PT TMI Bantah Terlibat Pengadaan Alpalhankam Kemenhan
ERA.id - PT Teknologi Militer Indonesia (TMI) membantah terlibat pengadaan alat pertahanan dan keamanan Kementerian Pertahanan dan Tentara Nasional Indonesia (alpalhankam) dengan Kementerian Pertahanan (Kemenhan). Corporate Secretary PT TMI Wicaksono Aji menegaskan, tidak pernah ada kontrak apapun dengan Kemenhan.
"Perlu diketahui bahwa tidak ada satu kontrakpun dari Kementerian Pertahanan ke PT TMI. PT TMI tidak ditugaskan untuk pembelian atau pengadaan oleh Kementerian Pertahanan," ujar Wicaksono melalui keterangan tertulis yang dikutip pada Rabu (2/6/2021).
Wacaksono menjelaskan, PT TMI dibentuk oleh Yayasan Pengembangan Potensi Sumber Daya Pertahanan, dulunya adalah Yayasan Kesejahteraan Pendidikan dan Perumahan di bawah Kementerian Pertahanan.
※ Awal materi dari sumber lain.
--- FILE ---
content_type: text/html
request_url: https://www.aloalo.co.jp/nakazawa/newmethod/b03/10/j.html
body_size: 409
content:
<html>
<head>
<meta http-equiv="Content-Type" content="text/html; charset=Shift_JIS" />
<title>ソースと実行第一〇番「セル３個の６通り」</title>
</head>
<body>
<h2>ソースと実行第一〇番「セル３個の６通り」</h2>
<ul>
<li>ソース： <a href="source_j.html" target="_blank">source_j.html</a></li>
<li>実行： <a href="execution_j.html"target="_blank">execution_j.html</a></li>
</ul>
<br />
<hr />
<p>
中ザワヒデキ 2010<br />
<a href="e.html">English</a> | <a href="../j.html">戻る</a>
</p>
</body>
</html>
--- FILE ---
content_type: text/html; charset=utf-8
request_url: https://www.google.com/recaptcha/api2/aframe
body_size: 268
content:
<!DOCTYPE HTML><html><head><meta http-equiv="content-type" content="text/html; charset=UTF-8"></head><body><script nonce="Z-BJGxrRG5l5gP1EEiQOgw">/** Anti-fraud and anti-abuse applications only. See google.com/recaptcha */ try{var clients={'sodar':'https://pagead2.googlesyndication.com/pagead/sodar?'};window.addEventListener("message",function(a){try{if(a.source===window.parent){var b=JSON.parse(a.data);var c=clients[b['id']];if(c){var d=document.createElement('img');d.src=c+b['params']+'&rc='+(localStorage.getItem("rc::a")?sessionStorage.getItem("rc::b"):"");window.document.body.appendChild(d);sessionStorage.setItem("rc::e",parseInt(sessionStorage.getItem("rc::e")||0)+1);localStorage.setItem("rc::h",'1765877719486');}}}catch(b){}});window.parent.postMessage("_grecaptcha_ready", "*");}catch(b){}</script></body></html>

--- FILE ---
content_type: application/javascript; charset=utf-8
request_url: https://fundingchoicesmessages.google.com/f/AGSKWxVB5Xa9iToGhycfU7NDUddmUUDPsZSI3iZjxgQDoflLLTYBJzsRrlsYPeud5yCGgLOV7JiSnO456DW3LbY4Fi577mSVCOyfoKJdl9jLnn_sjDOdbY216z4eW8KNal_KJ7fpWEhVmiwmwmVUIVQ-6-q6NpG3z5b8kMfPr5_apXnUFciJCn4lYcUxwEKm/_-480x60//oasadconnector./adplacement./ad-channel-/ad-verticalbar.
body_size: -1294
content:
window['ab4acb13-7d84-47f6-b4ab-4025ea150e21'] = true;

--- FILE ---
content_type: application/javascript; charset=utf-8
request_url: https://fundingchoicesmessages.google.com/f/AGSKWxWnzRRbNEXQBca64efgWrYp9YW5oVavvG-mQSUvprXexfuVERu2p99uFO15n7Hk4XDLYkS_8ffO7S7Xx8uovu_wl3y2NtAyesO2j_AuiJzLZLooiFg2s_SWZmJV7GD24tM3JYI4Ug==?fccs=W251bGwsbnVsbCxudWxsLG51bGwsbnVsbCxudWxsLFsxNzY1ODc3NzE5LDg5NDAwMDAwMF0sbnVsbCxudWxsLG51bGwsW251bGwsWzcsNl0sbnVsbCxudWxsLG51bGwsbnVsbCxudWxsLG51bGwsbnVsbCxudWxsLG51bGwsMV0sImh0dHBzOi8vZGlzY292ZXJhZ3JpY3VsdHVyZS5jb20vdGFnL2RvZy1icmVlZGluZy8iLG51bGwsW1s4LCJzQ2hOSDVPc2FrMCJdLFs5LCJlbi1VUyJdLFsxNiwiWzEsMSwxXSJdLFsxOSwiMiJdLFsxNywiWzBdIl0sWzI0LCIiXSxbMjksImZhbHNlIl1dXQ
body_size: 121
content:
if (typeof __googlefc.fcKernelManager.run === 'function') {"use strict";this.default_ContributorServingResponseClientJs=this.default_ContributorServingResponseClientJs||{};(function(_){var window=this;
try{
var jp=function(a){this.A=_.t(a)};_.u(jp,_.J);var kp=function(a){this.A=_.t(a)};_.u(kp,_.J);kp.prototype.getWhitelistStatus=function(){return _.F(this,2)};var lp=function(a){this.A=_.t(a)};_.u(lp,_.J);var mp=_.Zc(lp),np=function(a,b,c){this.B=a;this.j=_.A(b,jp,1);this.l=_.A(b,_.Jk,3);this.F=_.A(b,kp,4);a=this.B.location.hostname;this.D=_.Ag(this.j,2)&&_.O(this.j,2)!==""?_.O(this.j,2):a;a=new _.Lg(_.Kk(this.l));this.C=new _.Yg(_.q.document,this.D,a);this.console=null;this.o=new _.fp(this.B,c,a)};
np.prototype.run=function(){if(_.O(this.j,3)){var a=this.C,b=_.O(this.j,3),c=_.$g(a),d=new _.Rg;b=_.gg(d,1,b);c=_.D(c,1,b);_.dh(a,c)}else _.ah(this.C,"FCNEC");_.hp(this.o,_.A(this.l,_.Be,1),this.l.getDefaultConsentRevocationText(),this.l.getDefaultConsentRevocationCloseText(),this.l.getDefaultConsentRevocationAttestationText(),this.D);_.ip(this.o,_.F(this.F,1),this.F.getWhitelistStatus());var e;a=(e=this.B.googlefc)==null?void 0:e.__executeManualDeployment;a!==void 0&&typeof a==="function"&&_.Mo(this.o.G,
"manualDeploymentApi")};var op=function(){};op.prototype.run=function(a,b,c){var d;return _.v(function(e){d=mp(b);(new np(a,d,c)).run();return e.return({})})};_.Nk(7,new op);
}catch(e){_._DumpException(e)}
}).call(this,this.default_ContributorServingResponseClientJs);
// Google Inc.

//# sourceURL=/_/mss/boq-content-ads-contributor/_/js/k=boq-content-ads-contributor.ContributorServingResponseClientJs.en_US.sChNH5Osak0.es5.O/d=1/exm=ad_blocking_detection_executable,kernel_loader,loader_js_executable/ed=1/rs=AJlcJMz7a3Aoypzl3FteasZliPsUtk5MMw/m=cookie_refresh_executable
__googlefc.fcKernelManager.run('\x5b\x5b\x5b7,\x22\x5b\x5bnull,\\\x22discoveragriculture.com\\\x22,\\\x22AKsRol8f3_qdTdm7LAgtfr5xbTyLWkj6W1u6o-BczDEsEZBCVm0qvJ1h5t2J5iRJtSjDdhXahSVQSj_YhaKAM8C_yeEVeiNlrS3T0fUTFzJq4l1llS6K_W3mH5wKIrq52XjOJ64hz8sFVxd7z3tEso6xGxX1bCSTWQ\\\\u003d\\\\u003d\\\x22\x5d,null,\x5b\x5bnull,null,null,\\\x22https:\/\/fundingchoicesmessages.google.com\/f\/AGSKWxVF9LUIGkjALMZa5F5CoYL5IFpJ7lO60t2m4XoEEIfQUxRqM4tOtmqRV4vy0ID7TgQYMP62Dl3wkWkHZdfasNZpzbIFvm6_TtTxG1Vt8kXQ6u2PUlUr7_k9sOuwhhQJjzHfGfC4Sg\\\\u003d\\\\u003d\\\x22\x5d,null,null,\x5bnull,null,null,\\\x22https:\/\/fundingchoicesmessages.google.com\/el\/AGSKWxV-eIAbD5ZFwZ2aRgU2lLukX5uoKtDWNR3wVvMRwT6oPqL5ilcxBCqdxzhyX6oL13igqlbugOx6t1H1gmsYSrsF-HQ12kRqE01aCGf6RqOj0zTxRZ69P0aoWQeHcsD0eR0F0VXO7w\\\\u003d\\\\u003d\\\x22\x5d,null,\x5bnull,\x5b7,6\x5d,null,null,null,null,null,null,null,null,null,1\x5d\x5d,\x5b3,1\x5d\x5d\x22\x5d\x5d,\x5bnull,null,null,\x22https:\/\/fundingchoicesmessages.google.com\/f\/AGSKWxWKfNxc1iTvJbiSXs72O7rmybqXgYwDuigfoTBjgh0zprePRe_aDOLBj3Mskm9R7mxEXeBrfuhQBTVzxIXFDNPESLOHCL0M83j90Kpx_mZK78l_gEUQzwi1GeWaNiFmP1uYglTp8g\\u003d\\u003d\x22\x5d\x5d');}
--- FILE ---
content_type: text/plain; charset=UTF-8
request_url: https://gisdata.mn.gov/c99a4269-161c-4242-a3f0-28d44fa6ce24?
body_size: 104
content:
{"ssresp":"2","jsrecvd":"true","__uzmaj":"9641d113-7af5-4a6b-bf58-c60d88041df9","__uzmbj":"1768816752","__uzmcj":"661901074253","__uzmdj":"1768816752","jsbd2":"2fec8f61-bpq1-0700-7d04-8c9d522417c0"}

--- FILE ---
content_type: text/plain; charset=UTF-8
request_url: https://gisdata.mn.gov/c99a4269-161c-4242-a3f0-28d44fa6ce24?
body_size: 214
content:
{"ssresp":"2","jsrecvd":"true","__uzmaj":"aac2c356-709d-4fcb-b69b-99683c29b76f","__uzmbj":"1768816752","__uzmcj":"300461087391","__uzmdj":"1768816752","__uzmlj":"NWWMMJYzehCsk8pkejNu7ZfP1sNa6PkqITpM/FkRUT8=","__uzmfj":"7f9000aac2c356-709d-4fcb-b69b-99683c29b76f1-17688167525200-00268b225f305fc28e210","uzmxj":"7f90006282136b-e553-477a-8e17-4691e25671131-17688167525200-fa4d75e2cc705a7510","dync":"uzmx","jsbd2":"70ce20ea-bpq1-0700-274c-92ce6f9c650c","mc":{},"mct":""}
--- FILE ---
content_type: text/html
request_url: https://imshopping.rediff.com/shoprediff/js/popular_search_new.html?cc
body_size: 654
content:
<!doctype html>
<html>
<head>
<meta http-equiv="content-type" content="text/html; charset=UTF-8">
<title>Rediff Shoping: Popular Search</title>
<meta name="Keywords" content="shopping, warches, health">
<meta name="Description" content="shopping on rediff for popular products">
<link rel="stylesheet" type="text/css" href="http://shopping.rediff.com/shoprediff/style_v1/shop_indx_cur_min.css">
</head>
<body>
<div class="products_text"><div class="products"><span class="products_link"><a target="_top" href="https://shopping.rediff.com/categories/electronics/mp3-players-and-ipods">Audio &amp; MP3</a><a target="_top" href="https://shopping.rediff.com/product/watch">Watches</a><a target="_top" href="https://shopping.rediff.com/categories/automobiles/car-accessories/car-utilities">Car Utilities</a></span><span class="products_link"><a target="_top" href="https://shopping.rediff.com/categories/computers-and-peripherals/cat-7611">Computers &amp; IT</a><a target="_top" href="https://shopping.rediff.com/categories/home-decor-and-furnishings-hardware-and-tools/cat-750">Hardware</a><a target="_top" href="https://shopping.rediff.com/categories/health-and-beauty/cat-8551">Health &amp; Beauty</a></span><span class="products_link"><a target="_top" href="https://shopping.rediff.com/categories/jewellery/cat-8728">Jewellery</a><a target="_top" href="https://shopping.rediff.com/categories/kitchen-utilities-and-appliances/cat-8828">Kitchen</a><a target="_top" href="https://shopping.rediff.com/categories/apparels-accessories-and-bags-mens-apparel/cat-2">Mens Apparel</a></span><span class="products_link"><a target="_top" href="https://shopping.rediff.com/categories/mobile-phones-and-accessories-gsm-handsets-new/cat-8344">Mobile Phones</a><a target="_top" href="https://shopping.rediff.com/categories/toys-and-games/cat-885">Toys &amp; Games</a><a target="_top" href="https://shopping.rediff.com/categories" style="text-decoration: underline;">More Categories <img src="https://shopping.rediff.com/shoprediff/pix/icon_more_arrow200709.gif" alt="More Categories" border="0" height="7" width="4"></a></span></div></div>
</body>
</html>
Perusahaannya berperan untuk menganalisa dan memberi masukan kepada pihak-pihak yang membutuhkan, baik itu pemerintah, pendidikan ataupun swasta dalam hal transfer of technologi (ToT).
"Kehadiran PT TMI adalah untuk menjawab permasalahan ToT yang selama ini belum maksimal, yang kerap kali disebabkan oleh beberapa prinsipal yang belum penuh dalam memberikan teknologinya kepada Indonesia," kata Wicaksono.
Untuk diketahui, Kementerian Pertahanan berencana membeli alat utama sistem persenjataan (alutsista) TNI dengan meminjam uang kepada negara asing. Hal tersebut tertuang pada rancangan Peraturan Presiden tentang Pemenuhan Kebutuhan Alat Peralatan Pertahanan dan Keamanan Kementerian Pertahanan dan Tentara Nasional Indonesia Tahun 2020-2024 (Alpalhankam).
Dalam rancangan perpres tersebut dijelaskan pada pasal 7, biaya yang dibutuhkan untuk membeli alutsista adalah USD 124.995.000, yang jika dikonversikan sekitar Rp 1.788.228.482.251.470 kuadriliun.
Kemudian secara merinci meliputi akuisisi Alpalhankam sebesar USD 79.099.625.314, pembayaran bunga tetap selama 5 Renstra sebesar USD 13.390.000.000, untuk dana kontingensi serta pemeliharaan dan perawatan Alpalhankam sebesar USD 32.505.274.686.
Terkait hal tersebut, Juru bicara Kementerian Pertahanan (Kemhan) RI, Dahnil Anzar Simanjuntak memberikan klarifikasi. Menurutnya, data yang bocor ke publik itu masih dalam kajian dan belum final.
"Raperpres adalah dokumen perencanaan dalam proses pembahasan dan pengujian mendalam, bukan dan belum menjadi keputusan final," kata Dahnil Anzar Simanjuntak dalam keterangan resminya, dikutip Selasa (1/6).